(Exercises to complete):
**a.** In the .gc.ca article, rewrite the stretch from "In 2012, the" through "the foreseeable future.", substituting "Canada Border Services Agency" for "Canada Revenue Agency".
**b.** Does the .gc.ca article support each statement below? Answer yes or no for each and quote the deciding words. (i) The .gc.ca domain is operated by Government Telecommunications and Informatics Services. (ii) The plan to move all federal government sites to "canada.ca" was launched in 2017. (iii) The Consulate-General in Boston uses "boston.gc.ca".

(Document passage):
+++
= .gc.ca =

Second-level domain

.gc.ca is a privately held second-level domain in the .ca top-level domain. It is used by the Government of Canada and operated by Government Telecommunications and Informatics Services, which holds all third level domains under the .gc.ca banner.

In 2012, the government of Canada launched a plan to move all federal government sites to a single domain, "canada.ca". However, much of the plan was abandoned in 2017, with only a handful of departments and agencies such as the Canada Revenue Agency relocating; most government sites will remain under their domains for the foreseeable future.

In addition to many official government websites, a process has been implemented where many of the Canadian diplomatic mission locations also have gc.ca domains as well. (i.e. the Canadian High Commission in Barbados has a forwarding service from "barbados.gc.ca", or similarly the Consulate-General in Boston as "boston.gc.ca".)

==Government entities with a domain name under .gc.ca==
- Prime Minister of Canada
- Auditor General of Canada
- Supreme Court of Canada
- Health Canada
- Royal Canadian Mounted Police
- Department of National Defence (Canada)
+++
(Dataset extract):

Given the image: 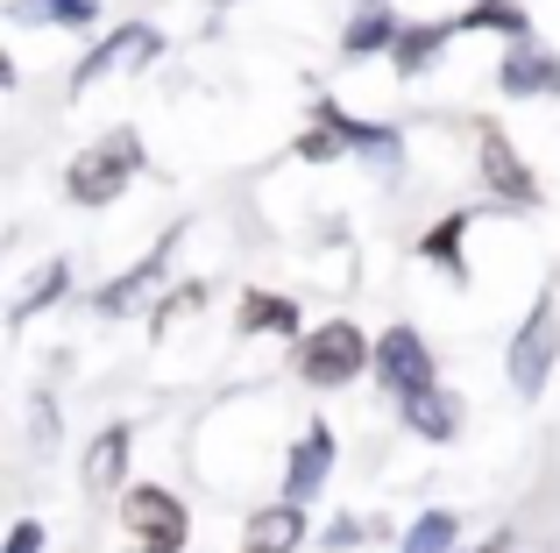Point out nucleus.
+++
(Answer list):
**a.**
In 2012, the government of Canada launched a plan to move all federal government sites to a single domain, "canada.ca". However, much of the plan was abandoned in 2017, with only a handful of departments and agencies such as the Canada Border Services Agency relocating; most government sites will remain under their domains for the foreseeable future.

**b.**
(i) Yes: "operated by Government Telecommunications and Informatics Services"
(ii) No: "In 2012, the government of Canada launched a plan to move all federal government sites to a single domain"
(iii) Yes: "the Consulate-General in Boston as "boston.gc.ca""